Research & Papers

SimpleTool: Parallel Decoding for Real-Time LLM Function Calling

New method achieves 3-6x speedup for AI agents, hitting 61.2ms latency on consumer GPUs.

Deep Dive

A research team led by Xiaoxin Shi has introduced SimpleTool, a novel parallel decoding method that dramatically accelerates LLM-based function calling for intelligent agents. The breakthrough addresses a fundamental bottleneck in real-time AI applications—autoregressive decoding latency—which has limited deployment in embodied intelligence, game AI, and interactive avatars requiring 10 Hz control frequencies. SimpleTool exploits two key observations about function calling: structured outputs contain substantial token redundancy (delimiters, parameter names), and arguments exhibit weak causal dependencies. By designing special tokens that serve dual roles—compressing low-entropy tokens while acting as mode selectors—the system enables independent parallel generation of function names and arguments.

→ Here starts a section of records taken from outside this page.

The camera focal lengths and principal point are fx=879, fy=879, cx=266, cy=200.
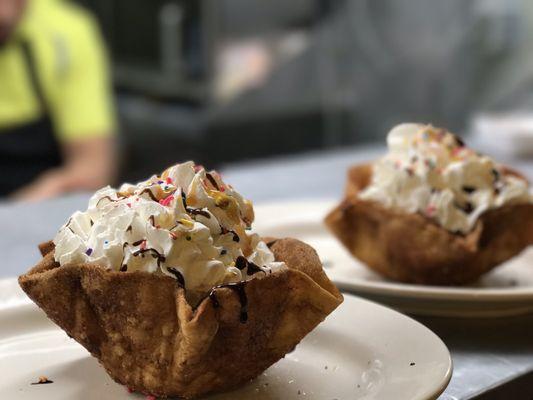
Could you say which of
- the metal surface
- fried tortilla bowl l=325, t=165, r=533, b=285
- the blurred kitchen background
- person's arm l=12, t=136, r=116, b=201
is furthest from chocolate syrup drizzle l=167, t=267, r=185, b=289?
the blurred kitchen background

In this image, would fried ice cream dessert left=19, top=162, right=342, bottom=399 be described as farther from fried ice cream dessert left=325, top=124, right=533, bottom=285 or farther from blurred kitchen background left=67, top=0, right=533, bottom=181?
blurred kitchen background left=67, top=0, right=533, bottom=181

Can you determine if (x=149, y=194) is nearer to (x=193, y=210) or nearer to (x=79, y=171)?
(x=193, y=210)

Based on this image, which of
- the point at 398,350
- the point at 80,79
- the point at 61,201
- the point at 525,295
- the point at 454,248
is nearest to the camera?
the point at 398,350

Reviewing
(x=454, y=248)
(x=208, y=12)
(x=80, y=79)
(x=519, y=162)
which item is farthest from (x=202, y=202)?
(x=208, y=12)

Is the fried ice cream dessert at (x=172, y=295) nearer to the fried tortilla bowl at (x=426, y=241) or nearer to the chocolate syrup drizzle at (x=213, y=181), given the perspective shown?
the chocolate syrup drizzle at (x=213, y=181)

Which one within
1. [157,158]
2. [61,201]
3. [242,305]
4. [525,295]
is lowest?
[157,158]

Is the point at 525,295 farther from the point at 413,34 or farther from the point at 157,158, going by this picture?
the point at 413,34
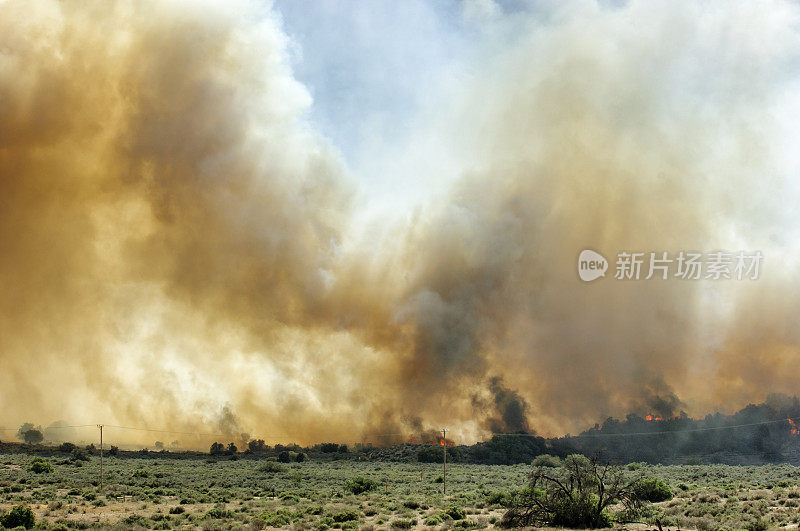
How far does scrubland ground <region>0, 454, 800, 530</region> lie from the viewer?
37.2 meters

Experiments across five benchmarks using Qwen-series models (0.5B-14B) demonstrate substantial speed improvements while maintaining competitive or improved accuracy. The method achieves 3-6x end-to-end speedup (up to 9.6x) with only +8.2% parallelization overhead. Notably, ST-Qwen-0.5B outperforms Google's FunctionGemma in both accuracy and latency consistency on the Mobile Actions benchmark. With quantization on consumer-grade GPUs, SimpleTool achieves 61.2ms P50 latency, enabling 16 Hz real-time control at the 4B model scale. This breakthrough bridges the gap between LLM function calling and latency-critical real-world deployment, making responsive AI agents practically feasible for the first time.

Key Points
  • Achieves 3-6x end-to-end speedup (up to 9.6x) with only +8.2% parallelization overhead
  • Enables 16 Hz real-time control at 4B model scale with 61.2ms P50 latency on consumer GPUs
  • ST-Qwen-0.5B outperforms Google's FunctionGemma in accuracy and latency consistency on Mobile Actions benchmark

Why It Matters

Makes AI agents practical for real-time applications like robotics, gaming, and interactive avatars by solving the latency bottleneck.